The weekend approached and I had made very little progress with either Eleanor or the boys. I had been into the hospital with Oliver to see Harold and there was no change. Still, I talked to him about his family, telling him how much they missed him and that they prayed for him every day. I had no idea whether they did or didn’t pray, but it was something to say to him.
I wanted to do something with the boys at the weekend, but options seemed limited. I knew they were interested in Ice Hockey, but the season didn’t start until October. There was a Young Stars tournament, but that was a five hour drive away. I couldn’t find anything that might interest them. And then I thought: would they like to go to the beach? Did they like swimming? Would they want to go swimming in their current state? I put it to Oliver. He thought it was a good idea. We could take a Frisbee and have a burger on the beach. We wouldn’t stay out long but it would get them out of the house. Eleanor still stayed in her bed most of the day and we felt she wouldn’t want to come. We were right about that.
The boys remained sullen throughout the day. They refused to play Frisbee or anything else. They only perked up when we went for the burgers. Maybe I was cruel, but I made them each ask for their own burger, and although I gave them the money, I made them pay for it as well. They had enough money to buy an ice cream each. Despite their quietness, I regarded it as another small success. They had at least spoken to other people. They went to see their mother when they returned but I had no idea what was said.

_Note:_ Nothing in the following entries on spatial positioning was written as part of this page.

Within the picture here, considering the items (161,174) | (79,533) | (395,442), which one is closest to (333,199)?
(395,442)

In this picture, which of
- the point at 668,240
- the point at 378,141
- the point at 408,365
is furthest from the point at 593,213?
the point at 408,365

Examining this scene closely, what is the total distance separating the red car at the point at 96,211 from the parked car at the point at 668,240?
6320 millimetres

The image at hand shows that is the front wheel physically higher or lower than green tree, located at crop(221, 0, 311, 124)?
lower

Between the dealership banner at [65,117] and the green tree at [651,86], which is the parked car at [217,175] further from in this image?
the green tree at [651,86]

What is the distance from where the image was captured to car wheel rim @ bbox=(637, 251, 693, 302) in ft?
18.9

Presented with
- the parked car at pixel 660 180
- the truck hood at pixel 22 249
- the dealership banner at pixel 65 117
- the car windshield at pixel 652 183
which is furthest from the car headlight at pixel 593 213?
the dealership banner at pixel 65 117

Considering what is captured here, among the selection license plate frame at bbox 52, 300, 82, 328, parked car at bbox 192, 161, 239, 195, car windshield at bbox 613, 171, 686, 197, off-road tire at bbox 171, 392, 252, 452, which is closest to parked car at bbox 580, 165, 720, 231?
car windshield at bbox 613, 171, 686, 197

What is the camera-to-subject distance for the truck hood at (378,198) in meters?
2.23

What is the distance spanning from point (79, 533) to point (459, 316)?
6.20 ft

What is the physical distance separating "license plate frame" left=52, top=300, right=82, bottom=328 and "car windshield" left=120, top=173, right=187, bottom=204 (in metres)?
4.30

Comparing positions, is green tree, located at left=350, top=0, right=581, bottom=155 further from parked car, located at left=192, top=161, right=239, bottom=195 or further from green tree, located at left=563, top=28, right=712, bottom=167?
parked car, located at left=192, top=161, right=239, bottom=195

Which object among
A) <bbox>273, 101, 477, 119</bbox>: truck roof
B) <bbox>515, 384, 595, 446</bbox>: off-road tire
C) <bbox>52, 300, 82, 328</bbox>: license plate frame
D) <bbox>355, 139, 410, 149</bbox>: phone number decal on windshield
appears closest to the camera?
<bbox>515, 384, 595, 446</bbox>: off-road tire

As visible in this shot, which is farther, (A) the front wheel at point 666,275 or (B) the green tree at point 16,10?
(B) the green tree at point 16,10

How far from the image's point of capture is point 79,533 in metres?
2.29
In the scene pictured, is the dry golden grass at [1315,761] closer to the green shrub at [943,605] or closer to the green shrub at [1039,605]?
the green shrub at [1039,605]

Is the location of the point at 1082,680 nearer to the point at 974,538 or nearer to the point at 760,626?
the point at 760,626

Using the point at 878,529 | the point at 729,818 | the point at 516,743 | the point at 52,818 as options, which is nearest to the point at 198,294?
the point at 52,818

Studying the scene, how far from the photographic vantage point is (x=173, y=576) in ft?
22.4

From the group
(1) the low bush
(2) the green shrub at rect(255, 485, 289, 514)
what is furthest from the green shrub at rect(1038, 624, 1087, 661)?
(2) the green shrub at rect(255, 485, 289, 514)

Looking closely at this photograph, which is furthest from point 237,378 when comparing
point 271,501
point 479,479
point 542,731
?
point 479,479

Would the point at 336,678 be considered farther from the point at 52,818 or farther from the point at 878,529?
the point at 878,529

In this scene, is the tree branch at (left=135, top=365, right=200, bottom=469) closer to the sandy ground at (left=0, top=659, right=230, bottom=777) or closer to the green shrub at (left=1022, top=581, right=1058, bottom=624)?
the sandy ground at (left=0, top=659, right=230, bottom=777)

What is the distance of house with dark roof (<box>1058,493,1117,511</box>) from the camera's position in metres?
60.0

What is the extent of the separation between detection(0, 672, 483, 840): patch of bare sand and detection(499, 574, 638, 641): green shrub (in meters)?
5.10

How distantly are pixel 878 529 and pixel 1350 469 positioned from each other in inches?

For the Sunday meal, I cooked a venison casserole and made a blueberry cheesecake. It seemed I had found something else they liked. Even Eleanor seemed to enjoy her meal.
The next day, I again washed her hair and changed her nightwear. When I went into her that evening she looked at me as if she wanted to say something. I sat with her for a few minutes before she blurted out: “Why?” I wasn’t sure what she was asking. “Why are you here?” she asked, her voice trailing away. How was I to answer this? I had come because I was concerned about her brother. I had sensed he needed assistance. And, I hoped he would come to love me, if I was here to help him. But I couldn’t tell her that. And my reasons had changed since I’d arrived. It was clear to me that the best way I could help Oliver was to relieve him of the direct responsibility of looking after his sister and nephews.
“I want to help,” I said, simply and honestly. “You’ve had an horrendous experience. I cannot begin to imagine what you feel; or how you can cope with recent events.” There was no response, just tears welling in her eyes. “Would you like me to bring you a drink of anything?”
“Bacardi,” she mouthed as she fought the tears. I fetched a bottle of Bacardi, a bottle of cola and two glasses. We drank together; just a single glass and then she settled down to sleep. I told Oliver I was overjoyed that at last she had spoken to me of her own volition and not in response to a question.
That evening, we sat in companionable silence. Eventually, he decided to go to bed. For the first time since I’d arrived, he kissed me on the cheek as he left me. He turned at the door and simply said: “Thank you.” I slept well that night.
Slowly, Eleanor began to talk to me. She began to dress in the morning and by the Friday of my second week she felt up to coming shopping with us. Oliver was amazed at the progress she had made. I was just pleased.
With the change in their mother, the boys began to recover some of their sparkle. That evening after our shopping expedition with their mother, Chuck was still embarrassed as he talked to me, but he suddenly stopped eating and said: “Why are you called Rusty? You don’t have red hair.”
“When I was about four,” I began, “I liked to show off. I would sing a song called “You don’t have to say you love me. It was a song made famous by a lady called Dusty Springfield, but I couldn’t say her name properly. I said she was called Rusty Sinfield. I’ve been called Rusty ever since.”
“Do you still sing it?” Chuck asked. I said I hadn’t sung it for a very long time. “Will you sing it for us?” Chuck then asked. I looked round the table. Everyone seemed to be willing me to sing. So I did. I stumbled over some of the words but no one seemed to mind.
“You’ve got a lovely voice,” Eleanor said. “In fact, you’re a very lovely person.”
I was embarrassed. I tried not to look at any one person. I didn’t know what to say. I realized we had made a significant breakthrough and I needed to capitalize on it while I could.
“What do you say we go and visit Harold tomorrow?” I suggested. I waited for the objections but there were none. Just total silence. Then Eleanor spoke.
“Chuck, Frank, would you like to go and see daddy?”
“Will Rusty come too?” Frank asked. I assured him I would, if they wanted me to. Both boys did. Oliver tried to make them realise there hadn’t been any change in his condition, but that their daddy would love to have his boys near him. Even if he couldn’t see them, he might be able to hear them. And that might help make him better.